Importantly, the internal jugular and azygous veins represent the primary routes for venous outflow from the CNS. Extracranial Doppler studies have shown that the internal jugular veins are the predominant pathways for drainage when a patient is in the supine position and that the vertebral veins are the primary pathways when a patient is upright (46,47). When flow in the internal jugular veins and/or azygous vein is compromised, it can have physiologic implications for cerebral blood flow. Collateral vessels develop in order to prevent the development of intracranial venous hypertension (48,49). However, even with these collateral pathways in place, the venous drainage is insufficient and the transit time is prolonged, as confirmed by MR perfusion studies (10,48,49). This can lead to several problems. Since normal CSF circulation depends on efficient venous drainage from the CNS (50-52), insufficient venous drainage can lead to lower net CSF flow. This is supported by the increases in the volume of the lateral and third ventricles in MS patients (51). Insufficient venous drainage can also cause retrograde venous flow and reflux into the CNS (49), which has been demonstrated in the deep cerebral veins and transverse sinus in MS patients (53). Based on the Doppler studies performed by Zamboni, et al, the reflux occurs in any body position and without being elicited by a forced movement, which suggests that the reflux is due to a stenosis or occlusion as opposed to valvular incompetence (41).

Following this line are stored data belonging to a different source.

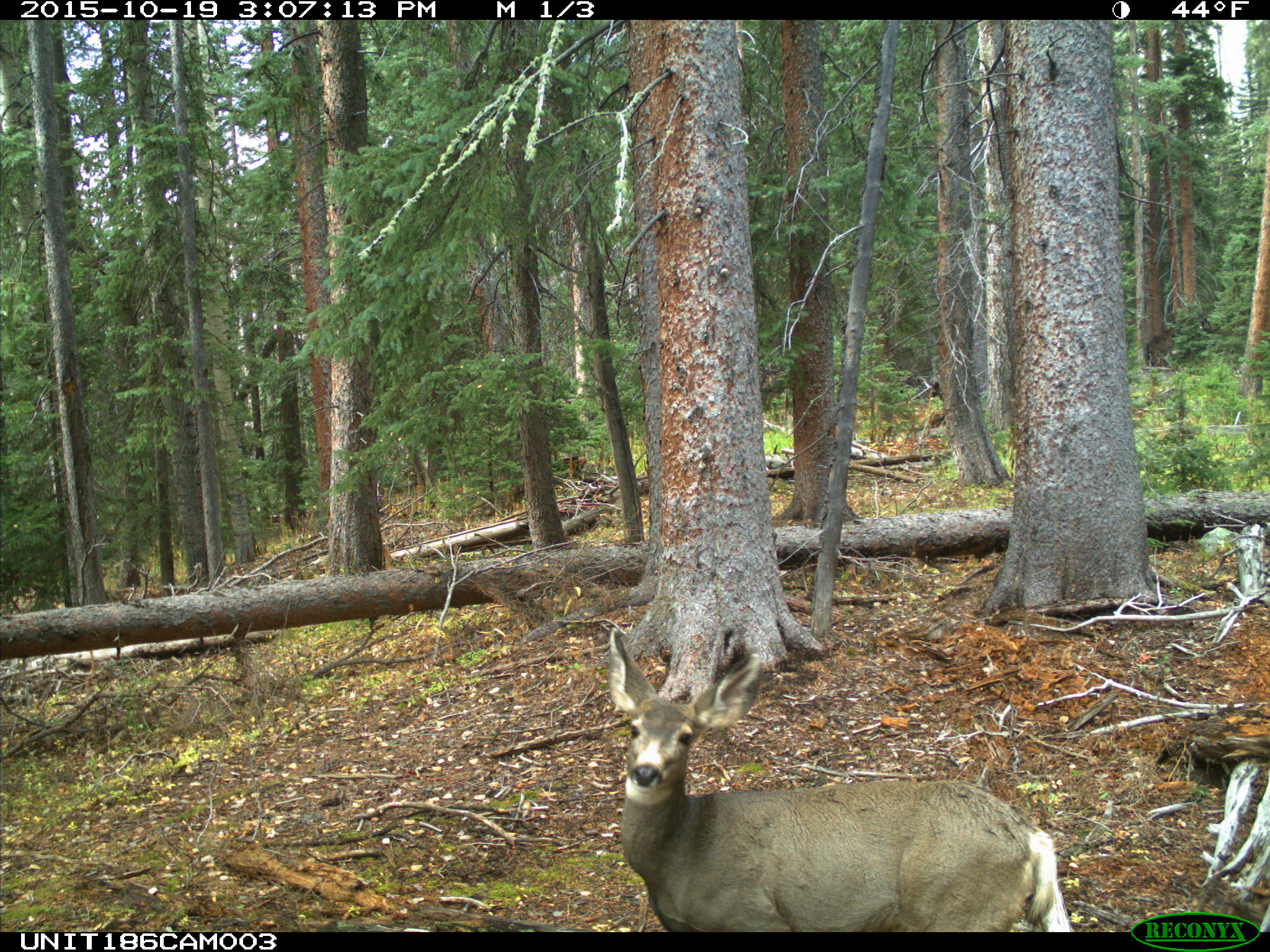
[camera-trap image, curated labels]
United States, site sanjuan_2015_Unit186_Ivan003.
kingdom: Animalia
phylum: Chordata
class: Mammalia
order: Artiodactyla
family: Cervidae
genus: Odocoileus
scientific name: Odocoileus hemionus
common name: mule deer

The presence of chronic reflux and flow reversal in the cerebral venous system can lead to increases in the peak diastolic velocity of blood, which increases the resistance to flow (53). The microcirculation can then become overloaded and transmural pressure becomes increased (35,54). Even before any discussions about CCSVI, venous hypertension was thought to play a role in the pathogenesis of MS (55,56). It is thought that slight increases in venous pressure can lead to venous dilatation, which can potentially separate the endothelial cells forming the blood brain barrier (57). This can enable cells, including red blood cells, to pass through the blood brain barrier and initiate the perivenular inflammatory process that is seen in MS (2,53). In MS, changes in microcirculatory perfusion parameters on MRI have been shown to precede plaque formation (58). These ideas may explain the venous distribution of MS lesions.

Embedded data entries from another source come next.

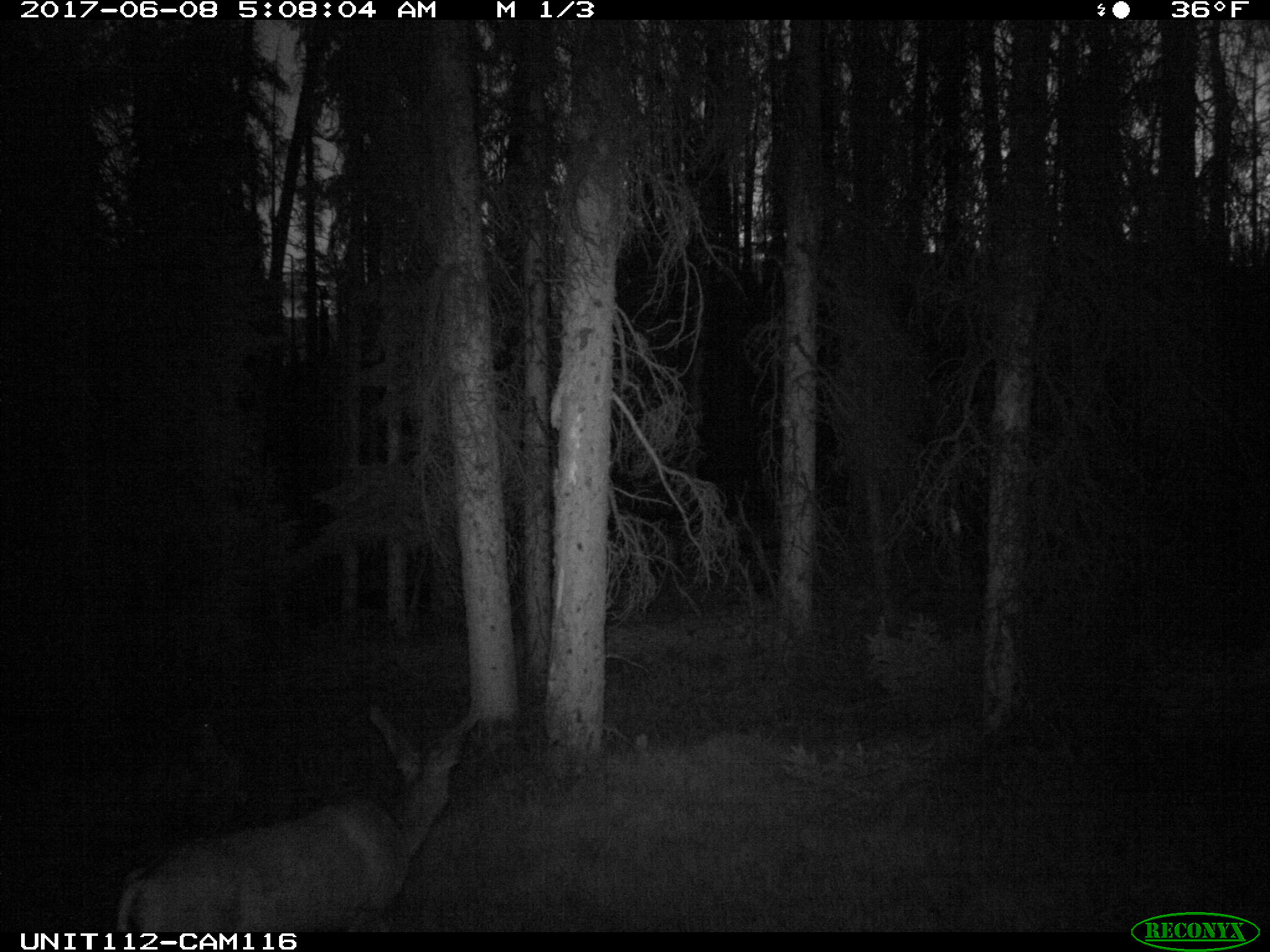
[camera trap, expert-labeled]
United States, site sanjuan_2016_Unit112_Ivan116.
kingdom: Animalia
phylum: Chordata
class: Mammalia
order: Artiodactyla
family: Cervidae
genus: Odocoileus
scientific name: Odocoileus hemionus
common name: mule deer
Odocoileus hemionus (mule deer).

With this in mind, Zamboni, et al treated 65 MS patients with CCSVI that was diagnosed on Doppler ultrasound (59). These patients underwent selective venography of the internal jugular and azygous veins from a common femoral vein approach. A significant stenosis was considered a venous lumen reduction >50%, which correlated with a pressure gradient of 2.2 cm/H20. All of these procedures were performed as outpatient procedures. All patients were treated with angioplasty, which led to improved luminal diameter and reduced venous pressures. Six patients reported a post-operative headache, which resolved spontaneously in all patients. No other operative or postoperative complications were reported. Patients were followed with repeat Doppler ultrasound and venography at 18 months. At the completion of follow-up 96% of lesions treated in the azygous vein were patent and 53% of lesions treated in the internal jugular veins were patent; many of these patients underwent secondary angioplasty but the long-term patency after this second intervention has not yet been studied. Zamboni also showed sustained clinical improvement in relapsing-remitting patients as evidenced by significant improvement in the Multiple Sclerosis Functional Composite (MSFC). However, only limited improvement was seen in patients with primary and secondary progressive MS. All of the relapsing-remitting patients with continued patency of the internal jugular and azygous veins at 18 months were relapse-free. In addition, there were reductions in enhancing lesions on the MRI studies performed in these patients one year after treatment. This study concluded that endovascular treatment of CCSVI using angioplasty is feasible and safe.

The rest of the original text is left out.